Some landlords choose to convert their properties into HMOs (house in multiple occupation). This is because landlords find this an efficient way to run a rental home. An HMO is a term that refers to residential properties that are rented out by at least 3 people who are not from the same household. However, they share facilities like the bathroom, kitchen, and living rooms.  

HMO licence –  

Becoming an HMO landlord might require you to apply for a house with multiple occupation licences. You must have a licence if you’re renting out a large HMO. Your property is defined as a large HMO if the following apply:  

  • It is rented to 5 or more people who form more than 1 household.  
  • Some or all tenants share toilet, bathroom, or kitchen facilities. 
  • At least 1 tenant pays rent.  

The licence is valid for a maximum of 5 years. However, you would also need a separate licence for every HMO property that you own. 

Conditions a landlord must follow – 

  • The house is suitable for the number of occupants. – It is often advised to have 5 tenants or more in each house.

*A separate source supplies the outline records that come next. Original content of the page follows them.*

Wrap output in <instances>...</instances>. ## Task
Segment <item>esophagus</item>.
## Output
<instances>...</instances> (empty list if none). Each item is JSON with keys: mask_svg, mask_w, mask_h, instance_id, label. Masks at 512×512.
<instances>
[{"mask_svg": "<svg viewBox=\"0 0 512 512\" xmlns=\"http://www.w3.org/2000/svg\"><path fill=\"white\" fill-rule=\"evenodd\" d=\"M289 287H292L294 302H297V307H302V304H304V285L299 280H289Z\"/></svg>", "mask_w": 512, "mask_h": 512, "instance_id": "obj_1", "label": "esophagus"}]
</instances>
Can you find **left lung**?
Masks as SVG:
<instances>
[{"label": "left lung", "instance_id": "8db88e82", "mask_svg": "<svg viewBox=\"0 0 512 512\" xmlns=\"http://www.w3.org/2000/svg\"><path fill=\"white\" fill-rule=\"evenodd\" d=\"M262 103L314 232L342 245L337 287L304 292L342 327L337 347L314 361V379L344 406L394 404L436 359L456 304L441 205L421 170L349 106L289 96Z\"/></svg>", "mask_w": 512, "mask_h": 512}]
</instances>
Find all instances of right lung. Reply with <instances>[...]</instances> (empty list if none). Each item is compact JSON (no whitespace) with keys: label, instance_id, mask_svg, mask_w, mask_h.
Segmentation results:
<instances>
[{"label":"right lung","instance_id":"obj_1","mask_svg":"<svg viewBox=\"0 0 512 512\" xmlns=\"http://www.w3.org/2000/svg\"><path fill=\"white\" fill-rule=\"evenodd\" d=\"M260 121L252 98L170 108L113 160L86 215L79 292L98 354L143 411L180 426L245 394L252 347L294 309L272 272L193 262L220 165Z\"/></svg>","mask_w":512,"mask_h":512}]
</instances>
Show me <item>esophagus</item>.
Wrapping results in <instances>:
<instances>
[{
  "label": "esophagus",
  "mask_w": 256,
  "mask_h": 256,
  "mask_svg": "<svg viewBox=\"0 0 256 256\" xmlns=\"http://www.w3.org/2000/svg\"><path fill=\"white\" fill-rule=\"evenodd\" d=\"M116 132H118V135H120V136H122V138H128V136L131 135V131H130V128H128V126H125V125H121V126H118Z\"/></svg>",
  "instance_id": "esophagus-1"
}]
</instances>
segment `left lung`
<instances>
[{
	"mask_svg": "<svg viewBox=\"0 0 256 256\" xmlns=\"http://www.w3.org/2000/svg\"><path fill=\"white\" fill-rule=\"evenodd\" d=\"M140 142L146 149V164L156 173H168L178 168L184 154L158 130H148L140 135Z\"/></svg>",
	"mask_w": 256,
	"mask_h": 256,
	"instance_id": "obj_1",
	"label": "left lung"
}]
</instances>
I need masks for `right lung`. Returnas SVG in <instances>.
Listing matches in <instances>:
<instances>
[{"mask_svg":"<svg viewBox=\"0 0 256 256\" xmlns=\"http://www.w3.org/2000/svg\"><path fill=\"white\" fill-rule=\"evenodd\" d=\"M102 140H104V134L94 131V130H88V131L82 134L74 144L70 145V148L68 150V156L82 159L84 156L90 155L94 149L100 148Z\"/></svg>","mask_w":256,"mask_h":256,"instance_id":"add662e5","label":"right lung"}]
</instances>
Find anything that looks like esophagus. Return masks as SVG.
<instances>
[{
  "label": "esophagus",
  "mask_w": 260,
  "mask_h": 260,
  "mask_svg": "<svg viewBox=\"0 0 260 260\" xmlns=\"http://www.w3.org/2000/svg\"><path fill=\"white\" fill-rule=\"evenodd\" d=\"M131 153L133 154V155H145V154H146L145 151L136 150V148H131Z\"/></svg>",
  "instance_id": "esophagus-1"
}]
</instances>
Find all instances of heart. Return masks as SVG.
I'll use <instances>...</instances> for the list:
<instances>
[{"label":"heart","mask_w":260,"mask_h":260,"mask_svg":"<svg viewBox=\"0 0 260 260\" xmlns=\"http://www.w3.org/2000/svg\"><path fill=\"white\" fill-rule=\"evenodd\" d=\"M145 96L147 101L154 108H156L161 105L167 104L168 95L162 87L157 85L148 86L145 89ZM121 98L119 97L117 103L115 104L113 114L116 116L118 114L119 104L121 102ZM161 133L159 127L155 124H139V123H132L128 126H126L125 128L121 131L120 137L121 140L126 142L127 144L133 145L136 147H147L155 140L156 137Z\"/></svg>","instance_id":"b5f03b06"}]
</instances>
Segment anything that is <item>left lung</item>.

This is so the tenants can successfully spread the costs of electricity, gas, water, and council tax sufficiently to create a healthy profit. Although the number of tenants you have depends on the size and number of bedrooms of the property.  
  • The landlord or manager of the house must be considered fit and proper. For example, having a criminal record or breach of landlord laws.  

Landlord responsibility- 

The council has to carry out a housing health and safety rating system risk assessment within 5 years for getting a licence.  

You need to:  

  • Send the council an updated gas safety certificate every year. 
  • Install and maintain smoke alarms and carbon monoxide alarms 
  • Provide safety certificates for all electrical appliances.  

If the inspector finds any unacceptable risks during the assessment, you must carry out work to eliminate them.  

You will have to pay income tax on your rental income, minus your day-to-day running expenses. And also, class 2 national insurance if the work you do renting out a property counts as running a business.  

Reporting changes –  

It is important to let the council know if there are any changes. These changes might include:  

  • Your tenants make changes 
  • You make any changes to the HMO 
  • Your tenants’ circumstances change. For example, if they have a child.